### REQUIRED ACTION
Of the lines below, write out exactly those from the line with "RAILS AUTHORIZATION KYUDEN" through the line with "карта-аквапарка", both included, and skip the rest.

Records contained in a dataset
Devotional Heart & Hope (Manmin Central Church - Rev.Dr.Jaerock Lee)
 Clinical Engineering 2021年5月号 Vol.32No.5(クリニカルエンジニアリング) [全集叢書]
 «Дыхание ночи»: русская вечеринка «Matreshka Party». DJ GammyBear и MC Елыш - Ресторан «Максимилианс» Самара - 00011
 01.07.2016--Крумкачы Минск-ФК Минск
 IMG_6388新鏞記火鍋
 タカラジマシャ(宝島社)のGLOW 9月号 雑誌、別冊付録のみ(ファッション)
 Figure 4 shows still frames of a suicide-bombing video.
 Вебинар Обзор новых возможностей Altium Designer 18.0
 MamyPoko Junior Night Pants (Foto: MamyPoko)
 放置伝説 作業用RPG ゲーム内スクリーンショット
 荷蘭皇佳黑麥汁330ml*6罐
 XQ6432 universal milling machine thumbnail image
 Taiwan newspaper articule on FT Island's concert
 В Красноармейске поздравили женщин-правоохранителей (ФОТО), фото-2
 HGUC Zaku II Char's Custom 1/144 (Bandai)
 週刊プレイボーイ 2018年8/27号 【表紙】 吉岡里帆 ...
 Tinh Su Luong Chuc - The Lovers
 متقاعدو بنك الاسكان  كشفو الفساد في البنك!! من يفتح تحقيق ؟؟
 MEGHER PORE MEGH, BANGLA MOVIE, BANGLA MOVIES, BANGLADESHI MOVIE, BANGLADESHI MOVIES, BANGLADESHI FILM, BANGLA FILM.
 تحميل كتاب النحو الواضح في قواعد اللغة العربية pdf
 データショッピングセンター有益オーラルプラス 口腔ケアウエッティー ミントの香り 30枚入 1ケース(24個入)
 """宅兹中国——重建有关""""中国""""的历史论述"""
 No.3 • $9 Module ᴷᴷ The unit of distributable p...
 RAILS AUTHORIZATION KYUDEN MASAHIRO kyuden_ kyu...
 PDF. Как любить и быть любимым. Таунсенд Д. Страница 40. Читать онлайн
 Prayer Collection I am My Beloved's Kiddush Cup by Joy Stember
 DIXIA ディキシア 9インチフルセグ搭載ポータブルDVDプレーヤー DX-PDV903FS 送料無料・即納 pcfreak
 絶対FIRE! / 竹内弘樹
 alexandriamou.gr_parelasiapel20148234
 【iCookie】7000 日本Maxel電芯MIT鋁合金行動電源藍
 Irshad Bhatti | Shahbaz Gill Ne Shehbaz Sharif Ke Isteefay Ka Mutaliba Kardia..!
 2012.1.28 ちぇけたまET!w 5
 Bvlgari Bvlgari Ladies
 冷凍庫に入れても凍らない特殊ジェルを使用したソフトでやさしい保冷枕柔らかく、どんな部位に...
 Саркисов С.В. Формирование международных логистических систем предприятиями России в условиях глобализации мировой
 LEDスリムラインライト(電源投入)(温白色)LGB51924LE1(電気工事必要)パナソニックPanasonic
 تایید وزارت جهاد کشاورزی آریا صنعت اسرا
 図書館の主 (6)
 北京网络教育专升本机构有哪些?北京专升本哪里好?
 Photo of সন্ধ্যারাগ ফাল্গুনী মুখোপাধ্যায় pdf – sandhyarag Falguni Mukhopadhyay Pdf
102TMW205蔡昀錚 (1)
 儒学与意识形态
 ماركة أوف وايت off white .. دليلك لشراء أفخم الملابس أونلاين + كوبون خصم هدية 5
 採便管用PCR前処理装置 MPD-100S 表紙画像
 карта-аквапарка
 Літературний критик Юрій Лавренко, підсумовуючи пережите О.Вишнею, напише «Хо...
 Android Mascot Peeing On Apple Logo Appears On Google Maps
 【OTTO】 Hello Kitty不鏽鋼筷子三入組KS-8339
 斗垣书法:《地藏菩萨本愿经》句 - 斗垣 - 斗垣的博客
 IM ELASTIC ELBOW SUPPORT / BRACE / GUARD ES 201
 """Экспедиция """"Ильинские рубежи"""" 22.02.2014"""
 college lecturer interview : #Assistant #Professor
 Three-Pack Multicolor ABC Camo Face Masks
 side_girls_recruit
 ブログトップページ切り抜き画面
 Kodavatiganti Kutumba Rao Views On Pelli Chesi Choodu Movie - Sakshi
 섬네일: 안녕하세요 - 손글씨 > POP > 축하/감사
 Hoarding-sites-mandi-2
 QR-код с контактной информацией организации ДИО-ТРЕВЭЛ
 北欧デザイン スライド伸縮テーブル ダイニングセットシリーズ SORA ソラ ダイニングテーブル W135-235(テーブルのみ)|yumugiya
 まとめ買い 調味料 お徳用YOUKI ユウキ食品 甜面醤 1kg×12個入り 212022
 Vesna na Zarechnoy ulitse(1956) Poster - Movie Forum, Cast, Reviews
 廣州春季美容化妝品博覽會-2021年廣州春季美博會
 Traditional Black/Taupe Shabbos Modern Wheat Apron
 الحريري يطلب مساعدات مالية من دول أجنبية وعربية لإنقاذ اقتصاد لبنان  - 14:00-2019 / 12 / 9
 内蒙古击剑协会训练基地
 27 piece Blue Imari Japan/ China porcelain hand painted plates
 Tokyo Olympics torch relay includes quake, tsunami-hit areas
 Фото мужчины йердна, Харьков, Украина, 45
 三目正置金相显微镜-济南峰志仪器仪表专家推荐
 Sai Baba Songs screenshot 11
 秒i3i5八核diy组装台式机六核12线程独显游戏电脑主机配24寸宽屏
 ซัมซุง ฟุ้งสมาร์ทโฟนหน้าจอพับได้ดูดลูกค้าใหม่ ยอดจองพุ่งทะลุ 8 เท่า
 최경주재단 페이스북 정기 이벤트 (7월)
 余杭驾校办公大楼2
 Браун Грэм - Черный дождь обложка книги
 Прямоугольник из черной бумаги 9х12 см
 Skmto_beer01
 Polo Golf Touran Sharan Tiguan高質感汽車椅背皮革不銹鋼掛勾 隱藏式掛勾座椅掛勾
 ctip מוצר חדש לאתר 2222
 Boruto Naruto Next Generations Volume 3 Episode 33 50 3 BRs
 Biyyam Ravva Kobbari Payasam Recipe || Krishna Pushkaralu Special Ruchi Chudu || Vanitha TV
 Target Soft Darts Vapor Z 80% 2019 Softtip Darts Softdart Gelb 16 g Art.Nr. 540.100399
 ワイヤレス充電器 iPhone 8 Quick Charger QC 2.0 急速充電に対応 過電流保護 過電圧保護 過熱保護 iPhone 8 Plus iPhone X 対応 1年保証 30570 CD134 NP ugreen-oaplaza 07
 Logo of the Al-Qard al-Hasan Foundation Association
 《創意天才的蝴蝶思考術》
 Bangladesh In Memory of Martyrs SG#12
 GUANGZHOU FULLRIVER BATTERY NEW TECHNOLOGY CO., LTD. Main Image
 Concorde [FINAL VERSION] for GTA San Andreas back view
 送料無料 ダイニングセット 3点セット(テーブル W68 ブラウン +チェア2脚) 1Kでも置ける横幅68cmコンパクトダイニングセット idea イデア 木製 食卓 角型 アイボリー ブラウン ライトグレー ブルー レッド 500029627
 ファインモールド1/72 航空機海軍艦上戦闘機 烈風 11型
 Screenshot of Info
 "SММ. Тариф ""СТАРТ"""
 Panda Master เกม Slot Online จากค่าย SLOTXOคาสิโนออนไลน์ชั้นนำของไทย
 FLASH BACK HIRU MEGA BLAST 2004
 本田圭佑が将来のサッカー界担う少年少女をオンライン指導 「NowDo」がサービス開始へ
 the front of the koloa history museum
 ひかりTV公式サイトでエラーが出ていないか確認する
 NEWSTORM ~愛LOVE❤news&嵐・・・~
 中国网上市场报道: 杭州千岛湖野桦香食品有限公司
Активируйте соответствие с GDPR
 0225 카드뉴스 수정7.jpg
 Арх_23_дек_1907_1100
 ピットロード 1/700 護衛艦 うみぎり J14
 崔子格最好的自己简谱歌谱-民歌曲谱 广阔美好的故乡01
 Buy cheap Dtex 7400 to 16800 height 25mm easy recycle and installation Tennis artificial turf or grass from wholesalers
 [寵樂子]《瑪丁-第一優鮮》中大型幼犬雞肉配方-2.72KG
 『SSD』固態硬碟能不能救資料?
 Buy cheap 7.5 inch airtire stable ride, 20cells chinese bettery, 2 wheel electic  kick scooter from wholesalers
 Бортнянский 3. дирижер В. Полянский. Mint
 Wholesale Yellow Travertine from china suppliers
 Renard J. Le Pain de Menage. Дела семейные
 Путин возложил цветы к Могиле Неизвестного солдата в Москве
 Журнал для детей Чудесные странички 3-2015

### THE COMPLETED TASK
 RAILS AUTHORIZATION KYUDEN MASAHIRO kyuden_ kyu...
 PDF. Как любить и быть любимым. Таунсенд Д. Страница 40. Читать онлайн
 Prayer Collection I am My Beloved's Kiddush Cup by Joy Stember
 DIXIA ディキシア 9インチフルセグ搭載ポータブルDVDプレーヤー DX-PDV903FS 送料無料・即納 pcfreak
 絶対FIRE! / 竹内弘樹
 alexandriamou.gr_parelasiapel20148234
 【iCookie】7000 日本Maxel電芯MIT鋁合金行動電源藍
 Irshad Bhatti | Shahbaz Gill Ne Shehbaz Sharif Ke Isteefay Ka Mutaliba Kardia..!
 2012.1.28 ちぇけたまET!w 5
 Bvlgari Bvlgari Ladies
 冷凍庫に入れても凍らない特殊ジェルを使用したソフトでやさしい保冷枕柔らかく、どんな部位に...
 Саркисов С.В. Формирование международных логистических систем предприятиями России в условиях глобализации мировой
 LEDスリムラインライト(電源投入)(温白色)LGB51924LE1(電気工事必要)パナソニックPanasonic
 تایید وزارت جهاد کشاورزی آریا صنعت اسرا
 図書館の主 (6)
 北京网络教育专升本机构有哪些?北京专升本哪里好?
 Photo of সন্ধ্যারাগ ফাল্গুনী মুখোপাধ্যায় pdf – sandhyarag Falguni Mukhopadhyay Pdf
102TMW205蔡昀錚 (1)
 儒学与意识形态
 ماركة أوف وايت off white .. دليلك لشراء أفخم الملابس أونلاين + كوبون خصم هدية 5
 採便管用PCR前処理装置 MPD-100S 表紙画像
 карта-аквапарка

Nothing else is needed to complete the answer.